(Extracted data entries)
>>

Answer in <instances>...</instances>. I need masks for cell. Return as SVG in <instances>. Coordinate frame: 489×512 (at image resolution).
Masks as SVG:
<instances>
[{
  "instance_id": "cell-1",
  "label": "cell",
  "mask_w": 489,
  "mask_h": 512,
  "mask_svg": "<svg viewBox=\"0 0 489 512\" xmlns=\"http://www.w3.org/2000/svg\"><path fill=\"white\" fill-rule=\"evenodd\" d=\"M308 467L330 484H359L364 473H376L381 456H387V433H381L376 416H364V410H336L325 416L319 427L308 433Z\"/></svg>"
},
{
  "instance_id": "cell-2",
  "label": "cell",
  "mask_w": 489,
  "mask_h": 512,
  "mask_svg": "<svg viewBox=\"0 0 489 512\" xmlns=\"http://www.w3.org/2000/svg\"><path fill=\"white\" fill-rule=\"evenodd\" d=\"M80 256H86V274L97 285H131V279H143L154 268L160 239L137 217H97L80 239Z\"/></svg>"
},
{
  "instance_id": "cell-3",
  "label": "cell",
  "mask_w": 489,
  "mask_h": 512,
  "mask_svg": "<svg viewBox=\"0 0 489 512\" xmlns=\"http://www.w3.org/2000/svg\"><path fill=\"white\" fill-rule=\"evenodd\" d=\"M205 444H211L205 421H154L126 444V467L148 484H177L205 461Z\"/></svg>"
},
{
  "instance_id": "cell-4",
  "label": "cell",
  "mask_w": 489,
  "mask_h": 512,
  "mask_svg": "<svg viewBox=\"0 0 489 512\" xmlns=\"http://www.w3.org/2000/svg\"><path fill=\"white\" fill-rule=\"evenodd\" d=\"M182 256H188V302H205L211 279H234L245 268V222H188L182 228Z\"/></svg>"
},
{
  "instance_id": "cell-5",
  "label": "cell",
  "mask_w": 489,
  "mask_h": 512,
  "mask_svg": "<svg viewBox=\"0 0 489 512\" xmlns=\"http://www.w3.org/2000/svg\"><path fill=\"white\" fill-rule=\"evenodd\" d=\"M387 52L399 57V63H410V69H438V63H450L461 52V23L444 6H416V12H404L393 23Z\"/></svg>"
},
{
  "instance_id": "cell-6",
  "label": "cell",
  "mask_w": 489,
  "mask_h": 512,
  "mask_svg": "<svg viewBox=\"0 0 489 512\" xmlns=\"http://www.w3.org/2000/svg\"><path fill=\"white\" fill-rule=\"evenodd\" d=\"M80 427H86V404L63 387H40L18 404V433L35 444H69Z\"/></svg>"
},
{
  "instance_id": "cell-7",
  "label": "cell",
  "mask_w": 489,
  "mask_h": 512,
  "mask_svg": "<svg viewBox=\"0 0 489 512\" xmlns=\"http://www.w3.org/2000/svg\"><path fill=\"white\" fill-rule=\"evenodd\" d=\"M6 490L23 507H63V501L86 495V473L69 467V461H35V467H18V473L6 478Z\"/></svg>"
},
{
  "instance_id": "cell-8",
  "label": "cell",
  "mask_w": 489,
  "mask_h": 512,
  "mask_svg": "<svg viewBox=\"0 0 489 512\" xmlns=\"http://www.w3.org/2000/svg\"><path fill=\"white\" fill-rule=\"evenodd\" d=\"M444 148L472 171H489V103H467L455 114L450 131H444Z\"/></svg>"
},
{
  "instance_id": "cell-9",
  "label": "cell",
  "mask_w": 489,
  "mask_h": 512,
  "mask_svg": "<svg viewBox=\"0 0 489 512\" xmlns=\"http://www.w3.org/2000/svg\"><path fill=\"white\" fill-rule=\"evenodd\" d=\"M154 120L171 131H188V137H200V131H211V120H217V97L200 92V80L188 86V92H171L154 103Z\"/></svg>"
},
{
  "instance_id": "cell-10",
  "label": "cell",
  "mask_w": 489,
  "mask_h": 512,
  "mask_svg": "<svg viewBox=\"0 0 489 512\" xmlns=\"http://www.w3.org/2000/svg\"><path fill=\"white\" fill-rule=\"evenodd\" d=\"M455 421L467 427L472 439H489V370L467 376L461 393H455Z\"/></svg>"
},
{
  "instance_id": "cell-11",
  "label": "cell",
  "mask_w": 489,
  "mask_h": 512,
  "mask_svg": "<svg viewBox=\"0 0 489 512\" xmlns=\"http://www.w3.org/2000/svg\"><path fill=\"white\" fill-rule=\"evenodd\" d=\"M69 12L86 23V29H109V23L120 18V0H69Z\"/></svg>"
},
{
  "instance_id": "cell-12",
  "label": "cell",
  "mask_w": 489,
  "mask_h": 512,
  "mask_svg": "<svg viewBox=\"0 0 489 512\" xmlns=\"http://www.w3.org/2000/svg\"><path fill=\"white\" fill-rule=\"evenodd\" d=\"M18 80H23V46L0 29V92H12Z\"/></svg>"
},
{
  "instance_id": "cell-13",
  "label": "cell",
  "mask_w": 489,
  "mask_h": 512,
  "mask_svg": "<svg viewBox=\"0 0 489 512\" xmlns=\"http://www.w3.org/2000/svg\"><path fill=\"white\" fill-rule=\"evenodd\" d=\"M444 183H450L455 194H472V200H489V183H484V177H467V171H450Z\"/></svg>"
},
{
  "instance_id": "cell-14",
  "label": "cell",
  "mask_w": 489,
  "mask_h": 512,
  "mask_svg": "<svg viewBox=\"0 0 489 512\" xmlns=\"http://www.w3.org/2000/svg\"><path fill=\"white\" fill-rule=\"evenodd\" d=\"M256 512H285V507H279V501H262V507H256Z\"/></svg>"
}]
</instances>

<<

* What you have to do *
Count the lines in the items above that contain the string "instances", with case counting, and reply with only the number.

* The answer *
3